# anyone fishing lately?



## addict (Apr 26, 2003)




----------



## cocoflea (Aug 1, 2002)

I've been sidelined with the bad shoulder, but the Togs are still there from what my fishing buddy is telling me.


----------



## Cdog (Mar 18, 2002)

Hey guys are th stripers still up there or have they started moving my way yet?


----------



## cocoflea (Aug 1, 2002)

Just got off the phone with one of my fishing biddies the Stripers and blues are spoty since last weeks wind storms so I have a feeling the action will start picking up down your way.


----------



## addict (Apr 26, 2003)

Stripers are still around here in decent numbers.

coco - hope you get better soon bud. I got the ol' donut togging saturday off sheepshead bay.

Cdog, you'll know the rocks are coming your way when you see me casting over your line.


----------



## Cdog (Mar 18, 2002)

cocoflea, thanks for th reply, stinks th shoulder still has ya sidelined.

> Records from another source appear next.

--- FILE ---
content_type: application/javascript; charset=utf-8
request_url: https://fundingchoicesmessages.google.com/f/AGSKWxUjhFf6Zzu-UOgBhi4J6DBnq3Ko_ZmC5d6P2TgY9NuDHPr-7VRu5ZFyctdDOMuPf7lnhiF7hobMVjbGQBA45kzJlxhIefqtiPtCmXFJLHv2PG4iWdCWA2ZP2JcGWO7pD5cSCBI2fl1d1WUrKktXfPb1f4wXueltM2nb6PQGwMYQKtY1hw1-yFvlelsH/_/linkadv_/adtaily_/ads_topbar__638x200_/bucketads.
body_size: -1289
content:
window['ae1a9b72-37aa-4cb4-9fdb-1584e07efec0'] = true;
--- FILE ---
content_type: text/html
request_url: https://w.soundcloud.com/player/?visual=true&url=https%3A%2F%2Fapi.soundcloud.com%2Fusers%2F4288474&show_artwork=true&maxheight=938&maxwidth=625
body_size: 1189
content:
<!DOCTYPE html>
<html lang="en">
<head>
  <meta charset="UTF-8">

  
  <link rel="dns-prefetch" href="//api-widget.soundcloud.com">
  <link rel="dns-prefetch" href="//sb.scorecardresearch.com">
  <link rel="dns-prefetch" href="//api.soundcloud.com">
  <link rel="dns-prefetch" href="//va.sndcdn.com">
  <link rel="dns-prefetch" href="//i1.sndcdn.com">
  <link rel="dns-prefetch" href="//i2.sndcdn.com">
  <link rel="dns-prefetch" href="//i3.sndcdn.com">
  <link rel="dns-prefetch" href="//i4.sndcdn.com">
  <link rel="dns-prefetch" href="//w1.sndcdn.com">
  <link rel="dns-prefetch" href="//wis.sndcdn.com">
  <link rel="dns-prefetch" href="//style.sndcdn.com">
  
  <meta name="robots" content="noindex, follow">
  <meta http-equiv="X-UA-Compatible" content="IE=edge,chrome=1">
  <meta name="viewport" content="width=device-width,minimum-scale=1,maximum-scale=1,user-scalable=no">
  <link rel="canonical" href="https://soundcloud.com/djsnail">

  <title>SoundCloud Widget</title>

Hope it gets better soon.

addict, sounds good ta me. You'll have ta show me th proper yankee way ta use them plugs.


----------



## cocoflea (Aug 1, 2002)

Thanks guys I think I going to shut down for the year and watch you guys catch the fish. It almost 90% but I get busy around the Holiday season so I'll call it quits for this year and come back stronger next year.


----------